During the three months ended March 31, 2020, the Company received capital contribution of $15,200 from its new majority shareholder, Weining Zheng, for working capital uses. The capital contribution was recorded in additional paid-in-capital.

 

NOTE 5 – RELATED PARTY TRANSACTIONS

 

In support of the Company’s efforts and cash requirements, it may rely on advances from related parties until such time that the Company can support its operations or attains adequate financing through sales of its equity or traditional debt financing. There is no formal written commitment for continued support by officers, directors, or shareholders. Amounts represent advances or amounts paid in satisfaction of liabilities. The advances are considered temporary in nature and have not been formalized by a promissory note.

 

Since its inception through December 31, 2019, the Company’s former sole officer and director, Marat Asylbekov, loaned the Company an aggregate of $26,524 to pay for incorporation costs and operating expenses. As of December 31, 2019, the amount outstanding was $26,524. The loan was non-interest bearing, due upon demand and unsecured. On January 22, 2020, the Company and Mr. Asylbekov entered into a debt forgiveness agreement pursuant to which Mr. Asylbekov forgave the loan with the principal amount of $26,524 that the Company owed to him. Therefore, the Company recorded the $26,524 forgiven loan as a capital transaction in the three months ended March 31, 2020.

 

During the three months ended March 31, 2020, the Company received capital contribution of $15,200 from its new majority shareholder, Weining Zheng, for working capital uses.

 

During the three months ended March 31, 2019, the Company’s former sole officer and director, Marat Asylbekov, provided office space to the Company. The Company did not pay any rent to Mr. Asylbekov. Following the change of control, Li Deng, the Company’s sole executive officer and director, provides office space to the Company free of charge. As a result, there was no rent expense for the three months ended March 31, 2020.

 

NOTE 6 - SUBSEQUENT EVENTS

 

In accordance with ASC 855-10, the Company has analyzed its operations subsequent to March 31, 2020 has determined that it does not have any material subsequent events to disclose in these financial statements other than the one below:

 

  In March 2020, the Word Health Organization has declared the spread of the novel coronavirus and related illness known as COVID 19 a pandemic. The global economy (including China, the Company’s base of operations) has been significantly impacted by the pandemic. The Company’s current business plans and initiatives have been and are expected to continue to be impacted by the pandemic. The extent of the impact of COVID 19 pandemic on the Company’s ability to execute its business plans and initiatives will depend upon the developments related to the pandemic, including the duration and spread of the COVID 19 and lockdown restrictions imposed by the respective global governments and oversight bodies. All of these factors are uncertain and cannot be easily estimated given the novelty of the pandemic and the risk of outbreak recurrences even in places (such as in China) where initial outbreaks have subsided. Given the dynamic nature of pandemic situation, the Company cannot reasonably estimate the impact of COVID 19 on its future operational and financial performance and implementation of its business plans.

 

9

 

 

Item 2. Management’s Discussion and Analysis of Financial Condition and Results of Operations

 

The following discussion and analysis of our results of operations and financial condition should be read together with our unaudited condensed financial statements and the notes thereto, which are included elsewhere in this report and our Annual Report on Form 10-K for the year ended December 31, 2019 (the “Annual Report”) filed with SEC. Our financial statements have been prepared in accordance with U.S. GAAP. In addition, our financial statements and the financial information included in this report reflect our organizational transactions and have been prepared as if our current corporate structure had been in place throughout the relevant periods 

 

Exent Crop. (the “Company,” “we” or similar terminology) was incorporated in the state of Nevada on February 15, 2017. Our original business was manufacturing and selling steel drywall studs in the Kyrgyz market to wholesale customers.
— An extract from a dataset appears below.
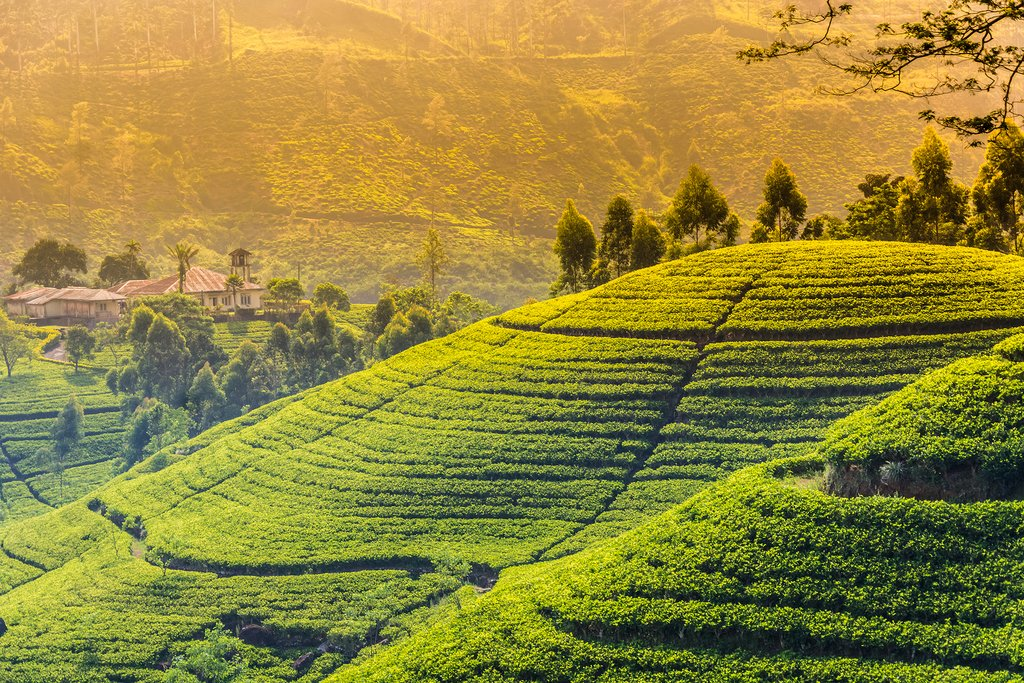 Tea plantation near Hatton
During the fiscal year of 2019, we sold machine for studs manufacturing as it was outdated. Production thereafter was temporarily on hold until new equipment was to be purchased.

 

On February 3, 2020, pursuant to a stock purchase agreement dated on January 21, 2020, an individual investor (Mr. Weining Zheng) purchased 1,500,000 shares of our common stock from our then majority shareholder, Marat Asylbekov, representing 74% of the voting securities of the Company (the “Change of Control”).

 

Following the Change of Control, we changed our business plan to engage in smart-home business in the People’s Republic of China.

 

We plan to conduct smart-home business in the People’s Republic of China, with a focus on developing, promoting and executing high quality integrated smart-home systems and solutions. We are presently evaluating the optimal corporate and legal structures in China necessary to establish our business or to acquire and/or invest in existing smart home businesses. We aim to start the smart-home business in 2020 and the funds to financing the start-up of the new business or acquisition of and/or investment in existing smart home businesses will primarily come from our major shareholder.

 

However, our plan to operate in the smart home industry may be adversely impacted by the novel coronavirus epidemic, which was first reported to have surfaced in Wuhan, China, in December 2019, and is now continuing to spread throughout China and other parts of the world. Although China has made great efforts to contain the spread of the virus and has appeared to bring the outbreak under control, the economy, financial market and businesses in China have suffered from the pandemic. As a result of the epidemic and its socioeconomic impact in China, we may change our plan to do business in other industries in China should we determine that it is no longer in the best interest of our stockholders and the Company to proceed with our original plan.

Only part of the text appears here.